Goal:
Reproduce all of the data word for word.

* START *

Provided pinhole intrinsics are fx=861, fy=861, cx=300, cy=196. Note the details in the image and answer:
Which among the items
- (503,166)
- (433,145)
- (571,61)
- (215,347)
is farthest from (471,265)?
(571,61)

* END *

Output of the exercise:
Provided pinhole intrinsics are fx=861, fy=861, cx=300, cy=196. Note the details in the image and answer:
Which among the items
- (503,166)
- (433,145)
- (571,61)
- (215,347)
is farthest from (471,265)?
(571,61)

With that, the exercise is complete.